Claude Durand croyait alors plaisanter, mais on en est exactement là. Et , cette fois, c’est trop loin pour moi. Je crois avoir fait jusqu’à présent beaucoup de concessions, mais à celle-là je me refuse. Être censuré, passe encore, bien que ce ne soit pas agréable. Mais céder aux exigences des censeurs qui voudraient que leur censure ne se voie pas — il faudrait même écrire des textes de liaison ! —, ça il n’en est pas question.

Après ce premier et ferme refus m’est venue une idée, qui représenterait le point extrême jusque auquel je pourrais aller — et qui d’ailleurs ne me déplairait pas absolument, tant elle est accordée à mes vieilles obsessions (conceptuellement impeccable, dit Flatters) : je laisserais Fayard faire ce qu’il veut, ou plutôt ce qu’exige Me Leclerc ; mais je retirerais la note que j’ai écrite pour la nouvelle édition, et surtout je demanderais que le livre paraisse sans mon nom ; s’il arrivait que le livre rapporte quelque argent en plus de celui que j’ai déjà touché, je renoncerais à ces sommes-là et les ferais verser soit à une association pour la mémoire juive, soit à une association de lutte contre la censure et pour la liberté d’expression.

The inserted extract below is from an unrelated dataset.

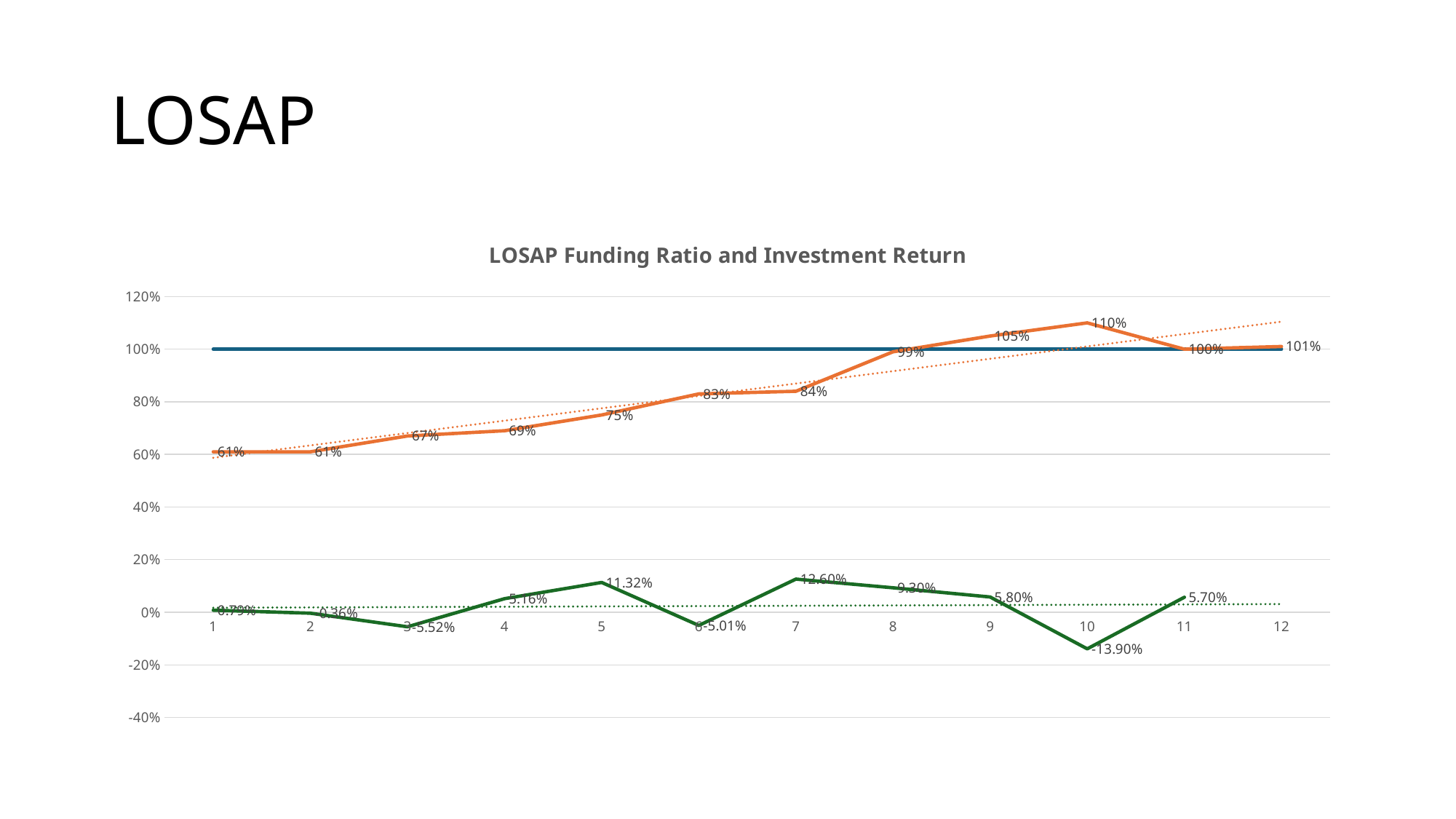
Does the orange line generally rise or fall from x = 1 to x = 10? rise What kind of chart is shown on the slide? line chart Which is larger, the green line's value at x = 5 or at x = 11? x = 5 At which x value does the orange line reach its highest point? 10 What is the difference between the orange line's values at x = 12 and x = 1? 40% What is the value of the green line at x = 10? -13.90% Is the orange line's value at x = 8 greater or less than 100%? less What is the value of the orange line at x = 10? 110% What is the title of the chart? LOSAP Funding Ratio and Investment Return What is the value of the orange line at x = 5? 75% At which x value does the green line reach its lowest point? 10 What is the value of the green line at x = 7? 12.60%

Plus tard dans la matinée, nouveau coup de téléphone de Fayard — cette fois-ci Claude Durand lui-même. Il prend acte de mon refus, et se montre beaucoup moins résolu à supprimer les blancs qu’on ne me l’avait annoncé plus tôt. Il va reparler à Me Leclerc. Me Leclerc lui a dit que de conserver les blancs inciteraient les associations à nous attaquer (raisonnement qui me semble incompréhensible). Cependant elles ne pourraient nous attaquer que sur le texte antérieur. Et il semblerait que le texte antérieur ne soit attaquable que dans les trois mois de sa publication. Il est paru le 29 mars. Il suffirait donc de remettre la nouvelle édition au 29 juin — je n’y vois aucun inconvénient.

*

Crise dans la crise dans la crise : j’ai dû aller à Fleurance, à la banque, et j’en ai profité pour acheter à la maison de la presse le numéro de cette semaine de Marianne, où Claude Durand m’avait signalé ce matin un article qu’il trouvait intéressant, et relativement modéré, de Dominique Jamet. Il avait omis de me préciser, toutefois, que cet article était intitulé Renaud Camus, l’homme qui n’aimait pas les juifs.

Cette fois la coupe est pleine. Et je défie quiconque de trouver dans mes livres quoi que ce soit qui implique que je “n’aime pas les juifs”. Il me semble qu’il serait indispensable de porter plainte. Ce Me Pierrat que j’ai vu il y a trois semaines est trop réservé à l’égard de mes positions et de moi pour constituer un défenseur bien engageant. Un autre avocat parisien m’a écrit pour m’apporter son soutien, à titre personnel. Je l’ai appelé ce matin, mais je n’ai pu lui parler. Et il ne m’a pas rappelé.